Boesen didn't intend to write a play about domestic violence, but "this story found me," she said.
She was six weeks' pregnant with her second son, Quinn, when she read Thomas' story on a Facebook page run by Thomas' mother.
"I was going to write a one-woman show and, in typical actor's fashion, it was going to be about me," Boesen said.
But she quickly changed her focus.
"It was more important for me to tell Amanda's story instead of working on a play as my own vehicle," she said. "After meeting with Amanda's mother, I felt an obligation. It would have been foolish of me not to tell the story."
Then life interrupted.
Boesen was diagnosed with preeclampsia, a blood pressure disorder in pregnancy, and was prescribed bedrest for the last half of her pregnancy.
After giving birth in January, she became worse. Her abdominal wall more or less collapsed. She underwent surgery in June to "have my body reconstructed."
While all this was happening, she continued to write. She finished the draft of the play in May, just weeks before her surgery. As she recuperated, she worked on revisions.
"Edward Albee can crank out brilliance with a first draft, but I've done rewrite after rewrite after rewrite. My trouble was developing an angle early on."

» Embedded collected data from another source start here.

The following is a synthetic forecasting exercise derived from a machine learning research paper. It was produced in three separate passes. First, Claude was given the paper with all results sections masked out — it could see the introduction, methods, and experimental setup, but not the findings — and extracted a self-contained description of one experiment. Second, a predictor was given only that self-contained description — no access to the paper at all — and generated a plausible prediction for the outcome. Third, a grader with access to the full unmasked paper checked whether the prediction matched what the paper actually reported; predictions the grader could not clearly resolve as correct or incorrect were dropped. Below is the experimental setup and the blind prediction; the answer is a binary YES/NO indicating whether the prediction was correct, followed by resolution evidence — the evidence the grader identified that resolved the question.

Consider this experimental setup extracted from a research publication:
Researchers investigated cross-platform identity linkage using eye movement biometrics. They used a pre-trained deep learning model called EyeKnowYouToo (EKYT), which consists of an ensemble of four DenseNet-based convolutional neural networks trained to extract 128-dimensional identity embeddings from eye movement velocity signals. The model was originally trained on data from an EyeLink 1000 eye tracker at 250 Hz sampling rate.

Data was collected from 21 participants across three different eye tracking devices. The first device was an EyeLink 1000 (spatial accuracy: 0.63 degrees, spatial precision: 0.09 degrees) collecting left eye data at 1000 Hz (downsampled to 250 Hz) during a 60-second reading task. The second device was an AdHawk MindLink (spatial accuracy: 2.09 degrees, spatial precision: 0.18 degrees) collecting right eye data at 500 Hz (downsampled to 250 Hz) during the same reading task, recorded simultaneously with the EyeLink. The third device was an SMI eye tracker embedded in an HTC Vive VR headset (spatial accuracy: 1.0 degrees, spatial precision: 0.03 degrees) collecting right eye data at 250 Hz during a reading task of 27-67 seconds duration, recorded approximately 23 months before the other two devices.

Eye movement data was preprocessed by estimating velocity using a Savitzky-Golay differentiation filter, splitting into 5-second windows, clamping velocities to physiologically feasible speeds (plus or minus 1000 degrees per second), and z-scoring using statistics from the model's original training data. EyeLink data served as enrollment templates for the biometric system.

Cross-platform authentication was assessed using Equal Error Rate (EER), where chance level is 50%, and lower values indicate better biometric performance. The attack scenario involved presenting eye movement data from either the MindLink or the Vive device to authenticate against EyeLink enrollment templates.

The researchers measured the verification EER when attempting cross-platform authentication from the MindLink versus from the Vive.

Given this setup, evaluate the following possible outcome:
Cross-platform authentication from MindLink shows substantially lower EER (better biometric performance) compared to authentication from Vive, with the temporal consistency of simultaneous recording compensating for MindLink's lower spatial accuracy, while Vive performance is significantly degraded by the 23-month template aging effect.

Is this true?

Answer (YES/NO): NO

She finally found it by inserting herself, a young playwright with two children, into the play.
"Ultimately, I'm writing about mothers and their love for their children and how we fight to keep them alive," Boesen said. "Everything about Amanda's story accentuated my fears about Quinn in utero. There was a crazy parallel there."
Lacey Hannan will play Thomas, and Moira Mangiameli plays her mother. Sasha Dobson portrays the playwright.
Other cast members are Michael De La Rosa, Andy Dillehay, Nate Weiss, Scott Glen, Marie Barrett and Larry Weixelman.